**Tâche à réaliser**
Recopiez intégralement, s'il vous plaît, le texte sur la progression de Linux parmi les joueurs de Steam.

**Texte présenté**
###

L’ascension de Linux dans l’univers du gaming n’a jamais été aussi spectaculaire. Le mois de novembre marque un tournant décisif : selon les données de Steam Hardware & Software Survey, la part d’utilisateurs Linux sur Steam a atteint un niveau record, propulsée par une combinaison de facteurs techniques, stratégiques et culturels. Ce qui ressemblait autrefois à un marché de niche se transforme aujourd’hui en un véritable pilier d’adoption pour l’OS libre, à la faveur d’une accélération continue depuis le lancement du Steam Deck et l’amélioration fulgurante des technologies d’émulation et de compatibilité.La plupart des passionnés de technologie ont déjà entendu parler du Steam Deck, voire en possèdent un, et ont peut-être même installé des distributions Linux basées sur SteamOS telles que Bazzite ou Chimera. La réaction négative, certes modeste mais croissante, contre les exigences matérielles strictes et les mises à niveau forcées de Windows 11 est peut-être devenue évidente dans la dernière enquête Steam Hardware & Software Survey, qui montre un record historique de 3,20 % pour Linux.

###

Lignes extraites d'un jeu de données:
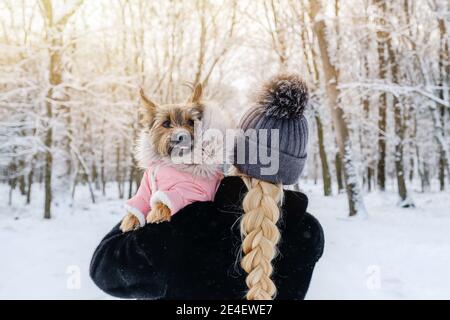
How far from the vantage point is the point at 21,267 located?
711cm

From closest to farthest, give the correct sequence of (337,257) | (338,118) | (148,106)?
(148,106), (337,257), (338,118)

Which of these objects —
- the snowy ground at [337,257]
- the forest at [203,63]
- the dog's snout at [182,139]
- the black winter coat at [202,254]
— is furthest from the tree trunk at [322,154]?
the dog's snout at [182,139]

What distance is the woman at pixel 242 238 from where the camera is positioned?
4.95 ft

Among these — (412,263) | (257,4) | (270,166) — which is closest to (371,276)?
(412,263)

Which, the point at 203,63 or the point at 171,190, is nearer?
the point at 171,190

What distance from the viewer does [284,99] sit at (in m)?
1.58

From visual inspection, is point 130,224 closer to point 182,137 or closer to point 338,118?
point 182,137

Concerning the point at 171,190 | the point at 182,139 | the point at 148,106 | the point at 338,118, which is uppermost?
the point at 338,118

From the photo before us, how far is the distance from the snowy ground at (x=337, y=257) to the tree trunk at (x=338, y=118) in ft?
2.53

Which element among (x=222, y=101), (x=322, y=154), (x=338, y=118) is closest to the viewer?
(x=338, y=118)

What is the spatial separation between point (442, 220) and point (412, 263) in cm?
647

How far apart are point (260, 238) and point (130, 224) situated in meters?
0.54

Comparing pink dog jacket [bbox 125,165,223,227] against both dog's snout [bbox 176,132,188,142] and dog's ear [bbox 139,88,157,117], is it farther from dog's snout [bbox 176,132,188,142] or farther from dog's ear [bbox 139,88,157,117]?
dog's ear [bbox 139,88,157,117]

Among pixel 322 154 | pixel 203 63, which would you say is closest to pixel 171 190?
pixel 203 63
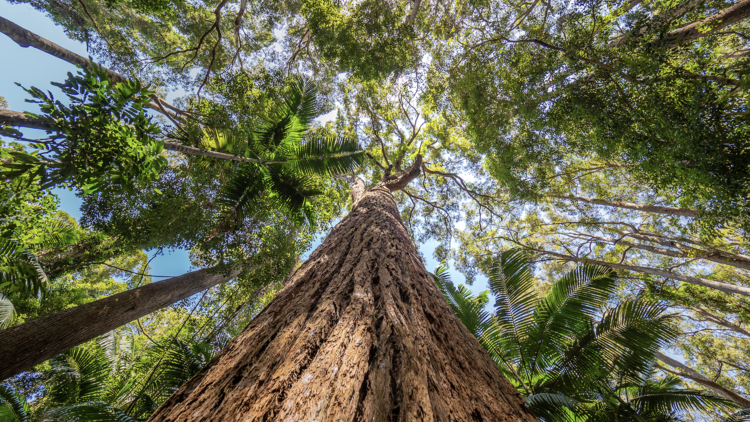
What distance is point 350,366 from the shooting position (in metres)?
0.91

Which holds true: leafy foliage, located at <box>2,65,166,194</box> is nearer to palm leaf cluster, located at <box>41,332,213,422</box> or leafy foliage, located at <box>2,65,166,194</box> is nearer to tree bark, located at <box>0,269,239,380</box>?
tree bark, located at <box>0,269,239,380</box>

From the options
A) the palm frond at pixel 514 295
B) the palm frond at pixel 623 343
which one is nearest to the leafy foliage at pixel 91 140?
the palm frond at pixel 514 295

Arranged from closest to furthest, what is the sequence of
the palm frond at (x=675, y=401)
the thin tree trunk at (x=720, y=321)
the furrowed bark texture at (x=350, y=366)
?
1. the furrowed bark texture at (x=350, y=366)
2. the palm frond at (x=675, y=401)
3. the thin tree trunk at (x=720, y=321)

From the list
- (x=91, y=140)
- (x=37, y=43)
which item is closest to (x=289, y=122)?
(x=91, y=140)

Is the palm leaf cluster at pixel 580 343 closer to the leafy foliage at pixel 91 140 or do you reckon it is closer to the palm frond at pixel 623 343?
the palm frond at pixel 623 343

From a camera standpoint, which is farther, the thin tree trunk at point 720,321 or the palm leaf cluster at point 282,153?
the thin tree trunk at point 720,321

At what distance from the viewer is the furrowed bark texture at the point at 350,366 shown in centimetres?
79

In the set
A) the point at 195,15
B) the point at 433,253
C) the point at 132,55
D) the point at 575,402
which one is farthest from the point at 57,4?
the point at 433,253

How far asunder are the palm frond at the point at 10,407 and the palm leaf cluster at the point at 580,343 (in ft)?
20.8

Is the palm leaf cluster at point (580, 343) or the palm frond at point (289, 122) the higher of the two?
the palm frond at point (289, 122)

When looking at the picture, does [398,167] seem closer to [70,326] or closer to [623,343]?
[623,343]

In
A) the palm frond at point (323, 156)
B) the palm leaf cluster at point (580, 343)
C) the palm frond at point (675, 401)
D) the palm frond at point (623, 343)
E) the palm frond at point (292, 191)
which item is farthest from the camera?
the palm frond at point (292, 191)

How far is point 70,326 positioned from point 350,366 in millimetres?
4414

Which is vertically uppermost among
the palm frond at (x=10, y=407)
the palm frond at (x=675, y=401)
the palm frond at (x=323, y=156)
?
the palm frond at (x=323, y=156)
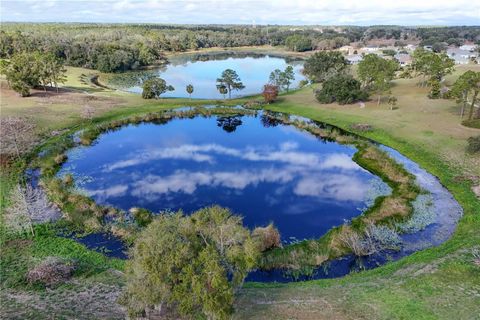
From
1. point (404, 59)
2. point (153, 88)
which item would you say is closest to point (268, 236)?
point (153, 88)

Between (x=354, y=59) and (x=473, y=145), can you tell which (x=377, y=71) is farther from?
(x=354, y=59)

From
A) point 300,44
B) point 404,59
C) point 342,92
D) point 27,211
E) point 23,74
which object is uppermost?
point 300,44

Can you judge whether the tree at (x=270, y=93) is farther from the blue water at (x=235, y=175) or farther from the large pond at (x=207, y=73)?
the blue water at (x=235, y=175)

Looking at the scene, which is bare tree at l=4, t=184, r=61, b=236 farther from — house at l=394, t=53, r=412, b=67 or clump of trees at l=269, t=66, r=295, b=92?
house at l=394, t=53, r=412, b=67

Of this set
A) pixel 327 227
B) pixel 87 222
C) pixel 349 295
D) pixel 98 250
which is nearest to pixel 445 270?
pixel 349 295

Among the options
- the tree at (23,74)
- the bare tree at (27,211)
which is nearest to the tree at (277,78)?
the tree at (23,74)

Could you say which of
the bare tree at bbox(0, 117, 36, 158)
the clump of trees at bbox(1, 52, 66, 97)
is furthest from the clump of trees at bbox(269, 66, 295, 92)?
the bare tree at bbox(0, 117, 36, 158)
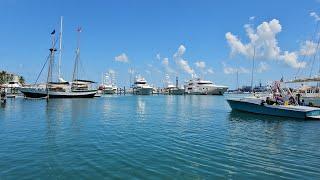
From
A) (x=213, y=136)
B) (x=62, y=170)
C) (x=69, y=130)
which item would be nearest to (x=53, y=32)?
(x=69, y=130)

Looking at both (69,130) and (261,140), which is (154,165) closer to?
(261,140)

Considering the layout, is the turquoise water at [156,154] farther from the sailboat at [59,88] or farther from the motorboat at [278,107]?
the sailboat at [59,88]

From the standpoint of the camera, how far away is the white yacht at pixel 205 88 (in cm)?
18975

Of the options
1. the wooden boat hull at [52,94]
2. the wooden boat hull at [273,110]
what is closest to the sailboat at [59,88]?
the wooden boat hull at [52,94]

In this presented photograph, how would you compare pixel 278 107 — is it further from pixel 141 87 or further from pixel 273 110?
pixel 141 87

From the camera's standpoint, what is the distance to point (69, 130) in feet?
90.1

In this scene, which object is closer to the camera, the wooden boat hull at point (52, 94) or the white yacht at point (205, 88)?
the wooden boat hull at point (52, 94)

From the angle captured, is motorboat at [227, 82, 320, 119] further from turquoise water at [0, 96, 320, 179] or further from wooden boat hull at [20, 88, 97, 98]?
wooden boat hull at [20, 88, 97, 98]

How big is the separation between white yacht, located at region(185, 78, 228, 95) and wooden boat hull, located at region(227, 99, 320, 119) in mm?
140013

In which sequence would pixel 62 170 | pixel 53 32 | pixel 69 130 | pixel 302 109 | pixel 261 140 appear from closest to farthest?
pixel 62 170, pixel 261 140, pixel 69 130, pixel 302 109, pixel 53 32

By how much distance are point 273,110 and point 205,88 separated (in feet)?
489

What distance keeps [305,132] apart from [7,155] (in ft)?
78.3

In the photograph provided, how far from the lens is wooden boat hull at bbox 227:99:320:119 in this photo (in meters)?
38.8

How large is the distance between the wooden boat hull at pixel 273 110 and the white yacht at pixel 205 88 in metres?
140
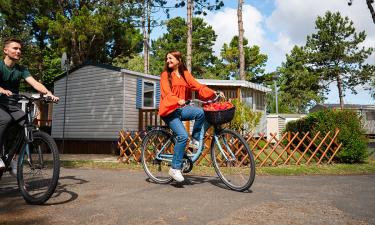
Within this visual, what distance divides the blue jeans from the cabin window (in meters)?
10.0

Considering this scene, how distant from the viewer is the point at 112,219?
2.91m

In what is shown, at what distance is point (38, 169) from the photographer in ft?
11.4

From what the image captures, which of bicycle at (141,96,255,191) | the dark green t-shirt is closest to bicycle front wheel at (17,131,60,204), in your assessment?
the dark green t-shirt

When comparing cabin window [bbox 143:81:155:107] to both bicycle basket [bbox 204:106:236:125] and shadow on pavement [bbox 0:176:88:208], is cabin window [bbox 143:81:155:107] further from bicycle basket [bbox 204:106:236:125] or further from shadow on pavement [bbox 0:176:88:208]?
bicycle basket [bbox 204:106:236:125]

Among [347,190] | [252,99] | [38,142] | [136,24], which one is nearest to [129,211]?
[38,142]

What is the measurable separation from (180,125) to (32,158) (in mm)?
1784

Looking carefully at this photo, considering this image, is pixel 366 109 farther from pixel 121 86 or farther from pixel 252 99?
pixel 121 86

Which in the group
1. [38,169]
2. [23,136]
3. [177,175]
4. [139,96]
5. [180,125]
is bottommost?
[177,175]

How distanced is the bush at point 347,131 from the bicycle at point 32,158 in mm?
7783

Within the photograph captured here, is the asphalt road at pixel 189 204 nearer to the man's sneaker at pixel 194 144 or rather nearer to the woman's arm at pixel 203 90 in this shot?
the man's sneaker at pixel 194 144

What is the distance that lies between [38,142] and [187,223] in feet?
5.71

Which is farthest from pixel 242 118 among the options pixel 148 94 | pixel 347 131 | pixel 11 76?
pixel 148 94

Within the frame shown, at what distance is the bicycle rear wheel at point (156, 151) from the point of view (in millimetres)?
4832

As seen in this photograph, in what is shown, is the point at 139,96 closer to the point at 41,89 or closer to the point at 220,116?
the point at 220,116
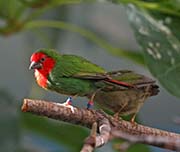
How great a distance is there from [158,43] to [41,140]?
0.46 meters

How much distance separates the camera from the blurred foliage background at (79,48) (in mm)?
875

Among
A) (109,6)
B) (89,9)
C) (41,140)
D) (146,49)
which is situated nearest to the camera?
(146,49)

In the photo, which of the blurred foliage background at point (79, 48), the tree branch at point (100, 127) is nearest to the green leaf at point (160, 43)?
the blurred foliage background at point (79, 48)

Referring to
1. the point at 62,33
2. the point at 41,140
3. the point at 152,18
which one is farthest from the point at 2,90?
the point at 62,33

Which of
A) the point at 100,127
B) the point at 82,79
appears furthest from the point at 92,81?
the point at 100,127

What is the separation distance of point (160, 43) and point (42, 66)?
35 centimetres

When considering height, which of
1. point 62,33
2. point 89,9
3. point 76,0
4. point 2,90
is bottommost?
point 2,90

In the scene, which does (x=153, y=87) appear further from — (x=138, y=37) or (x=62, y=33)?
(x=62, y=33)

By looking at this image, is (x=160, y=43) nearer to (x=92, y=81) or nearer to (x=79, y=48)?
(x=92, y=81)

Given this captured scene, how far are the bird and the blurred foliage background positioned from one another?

###

**Votre solution**
L’ascension de Linux dans l’univers du gaming n’a jamais été aussi spectaculaire. Le mois de novembre marque un tournant décisif : selon les données de Steam Hardware & Software Survey, la part d’utilisateurs Linux sur Steam a atteint un niveau record, propulsée par une combinaison de facteurs techniques, stratégiques et culturels. Ce qui ressemblait autrefois à un marché de niche se transforme aujourd’hui en un véritable pilier d’adoption pour l’OS libre, à la faveur d’une accélération continue depuis le lancement du Steam Deck et l’amélioration fulgurante des technologies d’émulation et de compatibilité.La plupart des passionnés de technologie ont déjà entendu parler du Steam Deck, voire en possèdent un, et ont peut-être même installé des distributions Linux basées sur SteamOS telles que Bazzite ou Chimera. La réaction négative, certes modeste mais croissante, contre les exigences matérielles strictes et les mises à niveau forcées de Windows 11 est peut-être devenue évidente dans la dernière enquête Steam Hardware & Software Survey, qui montre un record historique de 3,20 % pour Linux.